Kids learn words best by working out meaning

TheAllINeed.com

(NC&T/JHU) Meredith Brinster's original research, suggesting that learning words by inference is more powerful for 3-year- olds than just being told their meaning, is intriguing and may have important implications for the future of teaching, her faculty adviser said.

"One of the things that is particularly exciting about the work Meredith is doing is its potential to change the way we think about education and learning," said Justin Halberda, assistant professor of psychological and brain sciences at Johns Hopkins.

Brinster's work was funded by a Johns Hopkins Provost's Undergraduate Research Award. One of about 45 PURA winners this academic year, Brinster, a senior, will present the results of her research at an awards ceremony held at Johns Hopkins on March 8. A graduate of Shawnee Regional High School in Medford, she will also present at a meeting of the Society for Research in Child Development, to be held in Boston March 29 to April 1.

Interested in how very young children learn to attach the names of objects to the objects themselves, Brinster designed a study to measure which word-learning strategy was more effective: direct instruction, in which an adult "directly" points to and names an unfamiliar object, or inference, in which toddlers use reason (such as process of elimination) to mentally "fasten" an unfamiliar word to an unfamiliar object. Based on previous research, Brinster posited that the young children would learn words more quickly via inference.

Not a 'blicket' in the bunch. Meredith Brinster uses nonsense words to determine how toddlers acquire and comprehend unfamiliar vocabulary. (Photo: Will Kirk / HIPS)
According to her preliminary results, she was correct.

"We found that our hypothesis was true, and that inference is better than instruction," said Brinster, a psychology major.

Over the summer, Brinster worked with 100 children, ages 36 to 42 months, who came to the Laboratory for Child Development on the Johns Hopkins Homewood campus. One trial tested how well children learned words through inference, and the other how well they learned through direct instruction.

During the inference trial, Brinster showed the youngsters both familiar and strange objects (for instance, a ball and a plumber's "T" connector). After saying a nonsense word ("blicket," for instance), she would ask them to either point to or grab hold of the "matching" item. Since a ball is a "ball," the children might conclude that the unfamiliar object the "T" was the "blicket".

In the direct instruction trial, the child was simply shown an unfamiliar item and heard the nonsense word.

A short while later, Brinster would invite the children to play with typical, familiar toys in the Lab's waiting area. During the relaxed play period, she would bring out a "blicket" or a "dax" that the children had seen during the trial, and ask the youngsters a question.

"For instance, I might say, 'I think one of these is called 'blicket,' but I can't remember which one it is. Can you help me? Do you know which one is the 'blicket?'" Brinster said. "This way, I could ascertain how well they learned the word. Once we analyzed all of our data, it was clear that inference worked best."

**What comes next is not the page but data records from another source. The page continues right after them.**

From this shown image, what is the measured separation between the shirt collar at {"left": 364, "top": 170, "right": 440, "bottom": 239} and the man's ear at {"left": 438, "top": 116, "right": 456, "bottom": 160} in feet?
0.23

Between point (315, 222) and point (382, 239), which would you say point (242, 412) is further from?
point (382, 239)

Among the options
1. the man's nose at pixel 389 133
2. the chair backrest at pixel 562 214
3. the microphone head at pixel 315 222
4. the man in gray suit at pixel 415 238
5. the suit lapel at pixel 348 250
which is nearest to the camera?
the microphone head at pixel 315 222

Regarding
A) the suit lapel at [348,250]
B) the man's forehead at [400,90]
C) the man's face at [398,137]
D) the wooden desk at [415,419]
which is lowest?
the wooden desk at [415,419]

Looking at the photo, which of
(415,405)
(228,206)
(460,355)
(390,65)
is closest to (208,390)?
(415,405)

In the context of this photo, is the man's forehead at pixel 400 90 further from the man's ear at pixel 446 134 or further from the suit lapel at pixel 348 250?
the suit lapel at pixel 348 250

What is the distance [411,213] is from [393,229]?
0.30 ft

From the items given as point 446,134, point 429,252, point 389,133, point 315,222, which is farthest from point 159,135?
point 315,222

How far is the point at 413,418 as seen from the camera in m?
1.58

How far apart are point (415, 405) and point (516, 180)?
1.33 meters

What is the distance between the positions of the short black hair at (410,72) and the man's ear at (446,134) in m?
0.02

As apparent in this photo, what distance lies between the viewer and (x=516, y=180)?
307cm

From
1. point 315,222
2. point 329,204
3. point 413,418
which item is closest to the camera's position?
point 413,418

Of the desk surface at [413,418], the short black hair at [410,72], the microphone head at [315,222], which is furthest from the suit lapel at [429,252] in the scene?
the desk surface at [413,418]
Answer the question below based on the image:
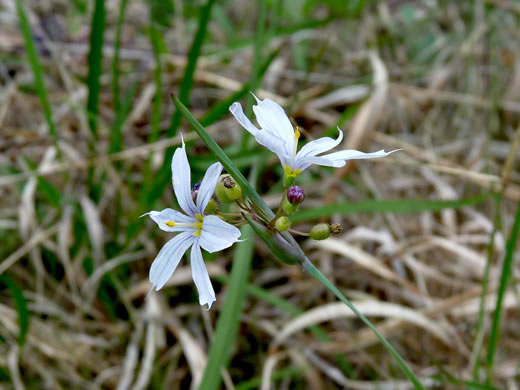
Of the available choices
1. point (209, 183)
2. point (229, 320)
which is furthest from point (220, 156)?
point (229, 320)

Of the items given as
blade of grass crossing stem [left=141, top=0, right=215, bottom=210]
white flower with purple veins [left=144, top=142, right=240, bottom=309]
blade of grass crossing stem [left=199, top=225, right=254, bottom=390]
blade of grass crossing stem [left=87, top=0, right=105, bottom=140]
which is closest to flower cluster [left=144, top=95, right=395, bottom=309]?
white flower with purple veins [left=144, top=142, right=240, bottom=309]

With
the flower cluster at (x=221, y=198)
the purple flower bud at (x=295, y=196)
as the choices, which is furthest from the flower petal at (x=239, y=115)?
the purple flower bud at (x=295, y=196)

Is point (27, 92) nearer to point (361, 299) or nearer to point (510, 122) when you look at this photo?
point (361, 299)

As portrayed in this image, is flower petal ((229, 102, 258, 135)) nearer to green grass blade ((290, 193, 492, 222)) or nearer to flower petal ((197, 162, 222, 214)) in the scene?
flower petal ((197, 162, 222, 214))

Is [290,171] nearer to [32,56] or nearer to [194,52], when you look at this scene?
[194,52]

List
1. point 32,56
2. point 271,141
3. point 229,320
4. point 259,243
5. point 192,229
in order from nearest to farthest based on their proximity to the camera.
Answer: point 271,141, point 192,229, point 229,320, point 32,56, point 259,243

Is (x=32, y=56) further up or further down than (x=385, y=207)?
further up

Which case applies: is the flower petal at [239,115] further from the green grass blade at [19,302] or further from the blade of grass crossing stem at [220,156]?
the green grass blade at [19,302]

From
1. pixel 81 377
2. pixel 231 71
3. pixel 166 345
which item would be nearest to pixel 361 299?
pixel 166 345
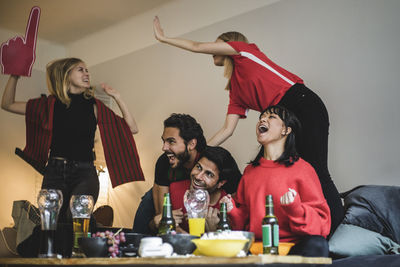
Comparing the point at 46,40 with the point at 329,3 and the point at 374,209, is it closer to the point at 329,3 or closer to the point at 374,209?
the point at 329,3

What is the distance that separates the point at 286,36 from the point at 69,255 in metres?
2.22

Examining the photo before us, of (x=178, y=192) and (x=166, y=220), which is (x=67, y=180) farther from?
(x=166, y=220)

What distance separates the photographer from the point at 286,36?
138 inches

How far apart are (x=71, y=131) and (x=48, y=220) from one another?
129cm

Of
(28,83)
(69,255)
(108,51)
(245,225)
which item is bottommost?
(69,255)

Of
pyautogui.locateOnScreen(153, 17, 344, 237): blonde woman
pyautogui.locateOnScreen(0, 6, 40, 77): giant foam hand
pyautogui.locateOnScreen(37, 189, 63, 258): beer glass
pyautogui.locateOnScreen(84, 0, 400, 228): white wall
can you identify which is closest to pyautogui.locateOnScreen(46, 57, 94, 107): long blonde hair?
pyautogui.locateOnScreen(0, 6, 40, 77): giant foam hand

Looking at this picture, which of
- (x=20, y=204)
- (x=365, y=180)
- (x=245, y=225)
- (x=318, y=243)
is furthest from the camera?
(x=365, y=180)

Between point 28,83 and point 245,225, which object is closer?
point 245,225

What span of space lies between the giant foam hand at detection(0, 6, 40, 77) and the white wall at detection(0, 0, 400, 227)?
4.76 feet

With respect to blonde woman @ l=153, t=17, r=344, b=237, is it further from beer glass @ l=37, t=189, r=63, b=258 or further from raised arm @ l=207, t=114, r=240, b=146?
beer glass @ l=37, t=189, r=63, b=258

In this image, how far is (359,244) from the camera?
235 centimetres

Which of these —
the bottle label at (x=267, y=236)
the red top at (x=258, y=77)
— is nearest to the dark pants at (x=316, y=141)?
the red top at (x=258, y=77)

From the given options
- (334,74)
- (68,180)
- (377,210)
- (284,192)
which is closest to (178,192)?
(68,180)

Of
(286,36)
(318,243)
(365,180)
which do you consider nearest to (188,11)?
(286,36)
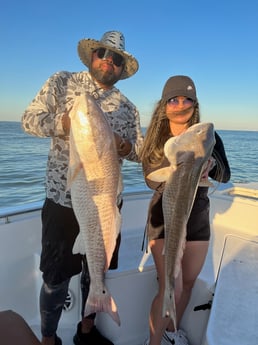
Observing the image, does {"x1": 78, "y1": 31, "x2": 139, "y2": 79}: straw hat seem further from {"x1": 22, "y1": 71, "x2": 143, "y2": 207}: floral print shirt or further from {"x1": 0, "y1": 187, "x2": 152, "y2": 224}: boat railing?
{"x1": 0, "y1": 187, "x2": 152, "y2": 224}: boat railing

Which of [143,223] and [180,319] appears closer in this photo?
[180,319]

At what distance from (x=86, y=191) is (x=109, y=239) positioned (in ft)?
1.14

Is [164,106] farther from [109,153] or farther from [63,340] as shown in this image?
[63,340]

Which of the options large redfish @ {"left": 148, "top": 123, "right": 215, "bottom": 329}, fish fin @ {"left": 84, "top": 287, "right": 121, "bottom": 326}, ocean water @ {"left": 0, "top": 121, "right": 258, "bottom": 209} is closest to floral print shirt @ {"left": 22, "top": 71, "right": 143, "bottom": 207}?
large redfish @ {"left": 148, "top": 123, "right": 215, "bottom": 329}

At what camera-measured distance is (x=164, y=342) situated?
2.92 m

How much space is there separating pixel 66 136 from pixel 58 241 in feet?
2.77

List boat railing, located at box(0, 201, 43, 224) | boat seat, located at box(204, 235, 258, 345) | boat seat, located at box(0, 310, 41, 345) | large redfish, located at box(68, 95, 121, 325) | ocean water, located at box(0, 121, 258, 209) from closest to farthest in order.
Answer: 1. boat seat, located at box(0, 310, 41, 345)
2. large redfish, located at box(68, 95, 121, 325)
3. boat seat, located at box(204, 235, 258, 345)
4. boat railing, located at box(0, 201, 43, 224)
5. ocean water, located at box(0, 121, 258, 209)

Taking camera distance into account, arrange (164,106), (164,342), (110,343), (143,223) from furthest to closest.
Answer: (143,223) < (110,343) < (164,342) < (164,106)

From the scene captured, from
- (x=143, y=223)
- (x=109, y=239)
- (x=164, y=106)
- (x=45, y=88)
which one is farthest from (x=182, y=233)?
(x=143, y=223)

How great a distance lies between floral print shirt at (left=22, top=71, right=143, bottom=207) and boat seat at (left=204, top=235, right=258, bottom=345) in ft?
4.49

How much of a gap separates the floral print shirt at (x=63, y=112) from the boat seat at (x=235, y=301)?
1.37 meters

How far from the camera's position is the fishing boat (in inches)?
107

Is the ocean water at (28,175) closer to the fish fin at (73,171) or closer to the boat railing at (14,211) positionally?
the boat railing at (14,211)

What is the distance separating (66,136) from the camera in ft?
8.32
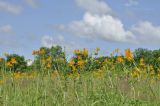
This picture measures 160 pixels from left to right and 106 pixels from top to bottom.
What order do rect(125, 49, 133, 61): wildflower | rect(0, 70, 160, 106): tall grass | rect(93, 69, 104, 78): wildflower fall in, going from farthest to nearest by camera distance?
rect(93, 69, 104, 78): wildflower
rect(125, 49, 133, 61): wildflower
rect(0, 70, 160, 106): tall grass

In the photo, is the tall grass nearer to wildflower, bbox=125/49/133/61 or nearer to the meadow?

Halberda, Brinster's mentor, called his student's results "important."

"While we know that active engagement is the key to rapid learning," he said, "Meredith's result suggesting that knowledge gained via a child's own inferences is sometimes more powerful and longer lasting than knowledge gained through instruction may have powerful repercussions for how we teach new material. These implications have yet to be explored, but this first result is tantalizing."